Un corpo in abiti religiosi è stato rinvenuto in una fossa comune nei pressi di Raqqa, nel nord della Siria, e si ipotizza possa appartenere a Padre Paolo Dall’Oglio, il gesuita romano scomparso il 29 luglio 2013. Il sacerdote si trovava nella zona, all’epoca controllata dallo Stato Islamico, per cercare di mediare la liberazione di alcuni ostaggi occidentali.
A dare la notizia è stato il vescovo di Qamishli, che ha parlato con il settimanale Oggi, sollevando la possibilità che, a distanza di oltre dieci anni, sia stato finalmente ritrovato il corpo del missionario. Una svolta potenzialmente cruciale in una vicenda rimasta a lungo avvolta nel mistero, tra silenzi, ipotesi e appelli internazionali.

La conferma del ritrovamento non è però ancora ufficiale. Il nunzio apostolico a Damasco, cardinal Mario Zenari, ha dichiarato: «Sono stato informato ieri sera.
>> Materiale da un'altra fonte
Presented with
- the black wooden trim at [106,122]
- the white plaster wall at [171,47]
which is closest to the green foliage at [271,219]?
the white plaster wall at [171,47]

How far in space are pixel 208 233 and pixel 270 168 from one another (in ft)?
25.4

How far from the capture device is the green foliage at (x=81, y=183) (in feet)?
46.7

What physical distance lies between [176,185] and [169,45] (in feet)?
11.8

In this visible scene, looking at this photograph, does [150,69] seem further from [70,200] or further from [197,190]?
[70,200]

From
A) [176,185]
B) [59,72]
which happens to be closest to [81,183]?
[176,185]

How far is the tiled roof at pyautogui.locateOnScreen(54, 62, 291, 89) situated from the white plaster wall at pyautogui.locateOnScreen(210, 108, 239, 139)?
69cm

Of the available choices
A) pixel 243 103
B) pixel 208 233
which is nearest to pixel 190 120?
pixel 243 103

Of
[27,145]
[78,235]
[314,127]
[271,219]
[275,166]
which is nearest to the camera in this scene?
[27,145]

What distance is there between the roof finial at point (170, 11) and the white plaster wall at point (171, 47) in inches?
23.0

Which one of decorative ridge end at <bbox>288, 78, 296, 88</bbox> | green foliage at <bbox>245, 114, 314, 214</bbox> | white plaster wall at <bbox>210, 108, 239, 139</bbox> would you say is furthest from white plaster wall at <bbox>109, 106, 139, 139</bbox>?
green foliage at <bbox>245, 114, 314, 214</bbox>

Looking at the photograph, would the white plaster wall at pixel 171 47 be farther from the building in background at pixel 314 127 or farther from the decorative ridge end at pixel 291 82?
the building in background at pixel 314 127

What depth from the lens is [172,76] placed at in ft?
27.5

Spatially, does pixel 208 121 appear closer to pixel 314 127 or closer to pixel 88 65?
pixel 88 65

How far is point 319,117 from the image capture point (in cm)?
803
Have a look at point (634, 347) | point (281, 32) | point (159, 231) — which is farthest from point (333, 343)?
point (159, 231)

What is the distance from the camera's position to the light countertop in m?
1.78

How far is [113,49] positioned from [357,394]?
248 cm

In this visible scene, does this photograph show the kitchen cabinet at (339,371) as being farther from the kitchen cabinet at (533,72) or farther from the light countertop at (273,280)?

Le indicazioni sulla località del ritrovamento e sull’identificazione certa di Padre Paolo non sono ancora precise». Cautela, quindi, da parte delle autorità ecclesiastiche.
Secondo quanto riportato, la Santa Sede ha contattato i gesuiti presenti in Siria per ottenere ulteriori verifiche, ma al momento non sono arrivate conferme definitive. Le operazioni di identificazione, che coinvolgono anche le autorità locali, richiederanno tempo e potrebbero basarsi su analisi genetiche e altri elementi forensi.

La figura di Padre Dall’Oglio è da anni simbolo del dialogo interreligioso e dell’impegno per la pace in Medio Oriente. Fondatore della comunità monastica di Deir Mar Musa, era conosciuto e stimato per la sua azione di mediazione tra cristiani e musulmani, fino alla tragica scomparsa nel cuore del conflitto siriano.
Se confermato, il ritrovamento del suo corpo metterebbe fine a un’attesa lunga oltre un decennio. Una verità dolorosa, ma necessaria, per i familiari, per la Chiesa e per tutti coloro che in questi anni hanno sperato in un ritorno, vivo o almeno spiegato, del gesuita scomparso in uno dei luoghi più pericolosi del conflitto siriano.